Dear brothers and sisters, good morning!
We are now at the last catechesis dedicated to old age. Today we enter into the moving intimacy of Jesus’ farewell to his followers, amply recounted in the Gospel of John. The parting discourse begins with words of consolation and promise: “Let not your hearts be troubled” (Jn 14:1). “When I go and prepare a place for you, I will come again and will take you to myself, that where I am you may be also” (14:3). They are beautiful, these words of the Lord.
Shortly beforehand, Jesus had said to Peter, “You shall follow afterward” (13:36), reminding him of the passage through the fragility of his faith. The time of life that remains to the disciples will be, inevitably, a passage through the fragility of witness and through the challenges of brotherhood. But it will also be a passage through the exciting blessings of faith: “He who believes in me will also do the works that I do; and greater works than these he will do” (14:12). Think what a promise this is!
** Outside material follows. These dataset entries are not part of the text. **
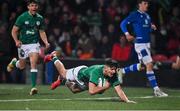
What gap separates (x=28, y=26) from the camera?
49.8ft

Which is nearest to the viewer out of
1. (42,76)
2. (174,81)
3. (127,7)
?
(174,81)

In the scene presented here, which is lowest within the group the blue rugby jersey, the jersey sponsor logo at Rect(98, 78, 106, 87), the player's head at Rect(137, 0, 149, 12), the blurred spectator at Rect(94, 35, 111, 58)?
the blurred spectator at Rect(94, 35, 111, 58)

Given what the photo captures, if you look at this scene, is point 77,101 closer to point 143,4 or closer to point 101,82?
point 101,82

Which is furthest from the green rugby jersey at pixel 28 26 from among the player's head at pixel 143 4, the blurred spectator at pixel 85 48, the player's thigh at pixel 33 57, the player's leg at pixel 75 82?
the blurred spectator at pixel 85 48

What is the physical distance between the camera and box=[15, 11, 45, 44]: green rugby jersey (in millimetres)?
15102

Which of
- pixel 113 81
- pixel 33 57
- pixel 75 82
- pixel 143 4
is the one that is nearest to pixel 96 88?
pixel 113 81

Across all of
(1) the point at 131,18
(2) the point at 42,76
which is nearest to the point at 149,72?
(1) the point at 131,18

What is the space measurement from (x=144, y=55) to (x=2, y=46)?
717 cm

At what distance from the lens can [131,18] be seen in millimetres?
15484

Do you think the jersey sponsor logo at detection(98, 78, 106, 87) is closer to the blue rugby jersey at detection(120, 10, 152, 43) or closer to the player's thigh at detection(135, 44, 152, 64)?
the player's thigh at detection(135, 44, 152, 64)

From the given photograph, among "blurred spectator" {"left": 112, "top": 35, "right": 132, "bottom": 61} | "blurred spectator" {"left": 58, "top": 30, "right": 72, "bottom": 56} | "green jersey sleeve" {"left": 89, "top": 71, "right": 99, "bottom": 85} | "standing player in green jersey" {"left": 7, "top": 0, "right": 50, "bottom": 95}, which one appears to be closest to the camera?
"green jersey sleeve" {"left": 89, "top": 71, "right": 99, "bottom": 85}

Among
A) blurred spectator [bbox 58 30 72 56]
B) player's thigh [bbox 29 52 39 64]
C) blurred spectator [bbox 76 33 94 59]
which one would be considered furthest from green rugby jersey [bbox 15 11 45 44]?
blurred spectator [bbox 58 30 72 56]

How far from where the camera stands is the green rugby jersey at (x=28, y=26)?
15.1 meters

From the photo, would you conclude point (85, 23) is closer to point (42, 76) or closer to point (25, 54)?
point (42, 76)
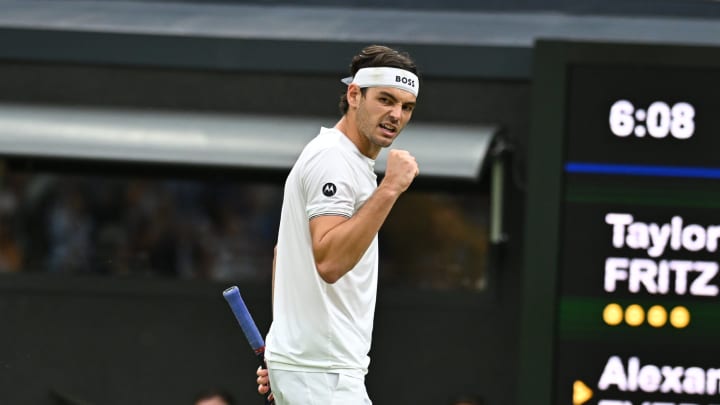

I do not know if we think of it fully, if we believe in it fully! I don’t know, at times I think not.
Old age is the fitting time for the moving and joyful witness of expectation. The elderly man and woman are waiting, waiting for an encounter. In old age the works of faith, which bring us and others closer to the Kingdom of God, are by now beyond the power of the energy, words, and impulses of youth and maturity. But precisely in this way they make the promise of the true destination of life even more transparent. And what is the true destination of life? A place at the table with God, in the world of God. It would be interesting to see whether in the local Churches there is any specific reference intended to revitalize this special ministry of awaiting the Lord – it is a ministry, the ministry of awaiting the Lord – encouraging individual charisms and community qualities of the elderly person.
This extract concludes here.